Le passage au salariat classique a "eu un impact réellement positif en termes de recrutement de chauffeurs", reconnaît un porte-parole du siège britannique. "Depuis mars 2021, nous avons été la seule application au Royaume-Uni à donner des protections comme les retraites, les congés payés, tout en préservant une flexibilité totale aux conducteurs, qui peuvent choisir s'ils veulent travailler, quand et où ils le souhaitent." L'augmentation des coûts structurels a ainsi été compensée par un cercle vertueux provoqué par une meilleure offre, dans un environnement toujours plus compétitif. "Ces changements ont aidé Uber à augmenter son nombre de conducteurs et à augmenter leurs revenus. Cela a coûté plus cher, mais a également entraîné beaucoup d'effets positifs."

Le nombre de chauffeurs a en effet progressé de près de 30% depuis 2021 et cette décision de justice qui a été, à la base, un camouflet pour Uber. L'application créée en 2009 par Travis Kalanick comptait 70.000 chauffeurs au moment du jugement, contre plus de 90.000 aujourd'hui. Selon les chiffres révélés par Uber, le temps d'attente des clients a été logiquement réduit, avec deux chauffeurs sur trois qui arrivent en moins de cinq minutes et 91% en moins de dix minutes. Signe des temps nouveaux, l'un des principaux concurrents, Freenow, a indiqué cette semaine qu'il laissait désormais aux chauffeurs le choix de s'enregistrer comme salariés ou de rester indépendants.
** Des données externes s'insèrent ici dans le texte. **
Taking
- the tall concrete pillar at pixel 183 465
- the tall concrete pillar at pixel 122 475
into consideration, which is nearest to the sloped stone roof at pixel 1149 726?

L'opacité des rapports financiers d'Uber est telle qu'il est impossible de mesurer le véritable effet de ce changement de modèle sur la profitabilité du groupe. Il apparaît toutefois que le taux de prise - c'est-à-dire le montant retenu par Uber dans chaque réservation - atteint désormais 29,3% mondialement, contre 18,7% en 2021. Concrètement, Uber a veillé à substantiellement augmenter ses marges, en tenant compte du changement du cadre légal au Royaume-Uni.

Reconsidération de la position belge ?

La force de ces chiffres interroge en creux le modèle économique qui reste privilégié chez Uber Belgique. En décembre dernier, le tribunal du travail de Bruxelles avait rendu un avis opposé à celui de la Cour suprême de Londres, et dénié aux chauffeurs d'Uber - comme à ceux de Deliveroo un an plus tôt - le statut de salariés. Ceux-ci sont donc toujours des indépendants.

Uber Belgique va-t-il reconsidérer sa position au regard de l'évolution d'Uber UK ? Le CEO d'Uber Belgique, Laurent Slits, n'a pas donné suite à notre demande d'interview. Au moment du jugement favorable de décembre dernier, il avait insisté sur le fait que les chauffeurs d'Uber avaient dans leur ensemble la volonté de garder "la liberté de choisir si, quand et où ils travaillent".

Du côté d'Uber UK, on assure que le modèle actuel de salariat peut difficilement être répliqué ailleurs en Europe, en raison d'un droit du travail plus souple au Royaume-Uni, qui permet à des salariés de travailler une heure par semaine s'ils le souhaitent. Ce qui est tout le principe du contrat zéro heure, une spécificité britannique.